More than one-third (36 percent) believe (to some degree) that their child reads books because someone makes them do it, while only one respondent reported believing the same about his or her own reading. Further, 29 percent of respondents also believe that their child reads for praise from others, indicating the perceptions of extrinsic motivations are significant.
More than 70 percent of respondents agreed to some degree that they read to be successful, with 68 percent agreeing that their child reads books to be successful. (It is worth noting that 32 percent of respondents “somewhat agreed” that they read to be successful while 35 percent “agreed” that their child reads to be successful.)
Digital vs. Print
Some of the most interesting responses were those that indicated that Central Texans vary the format of their reading materials based on what they are reading. Nearly 85 percent of respondents reported reading fiction books in print while 92 percent reported reading general information on the web.
When given a choice of ranking reading formats based on frequency, respondents ranked reading on a phone first more often than reading in print, reading on the web, or reading on a tablet or e-reader. Moreover, more than half of parents (53 percent) reported that their child had read on a smartphone or tablet, but only about one-third (27 percent) said that they had read together with their child on a digital device. This is counter to recommendations from the American Academy of Pediatrics that parents avoid using devices as a babysitter, and use digital devices as a means to engage with their child through reading aloud, and through finding out information together on the web.
Low Book Ownership Across Many Incomes
Alarmingly, nearly one-third (27 percent) of Central Texas parents with children under the age of 12 report having fewer than 20 books in the home. Having 20 or more books in the home has been shown to contribute to increased chances of educational advancement. Earlier national studies showed that low income neighborhoods can have as few as one age-appropriate book for every 300 children.

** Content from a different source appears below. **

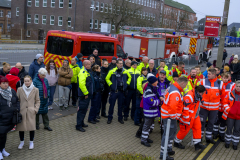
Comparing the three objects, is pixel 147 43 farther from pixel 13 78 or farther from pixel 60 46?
pixel 13 78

When filtered for low-income families, the results from the Central Texas Reading Survey reveal that almost half (48 percent) of these families lack 20 or more books in the home. However, income alone did not seem to be a primary determinate of book ownership. As the following chart shows, the number of books in the home is scattered widely across income levels.
Reading Aloud Together
Overall, only 25 percent of adults reported reading to a child at least once a day, 22 percent said they read to a child only a few times a month, and 16 percent reported that they never read to a child. It is important to note that these numbers reflect the entire survey sample, including respondents who did not consider themselves caregivers. Nevertheless, all adults can help children by reading more frequently to them in all settings. Reading aloud can take place at playtimes, waiting rooms, or meals. This finding shows the continuing need to educate families and communities on the importance of reading aloud.
Methods and Reliability
This survey was conducted between June 1 and August 15, 2017, using a purposeful convenience sample of Central Texas parents. The 160 participants screened for parental status and geographic area were recruited using Survey Monkey target audiences, as well as targeted FaceBook audiences. With a total estimated population of about 200,000 parents with children under the age of 12 (extrapolated from E3 Alliance data) in Central Texas, this sample is exploratory in nature, and while we believe it is representative, it should not be used to generalize about all Central Texas families. Still, these insights provide a benchmark that will be tracked annually in the coming years to help BookSpring determine where, how, and when to put our motivational reading and book distribution efforts in improve early literacy.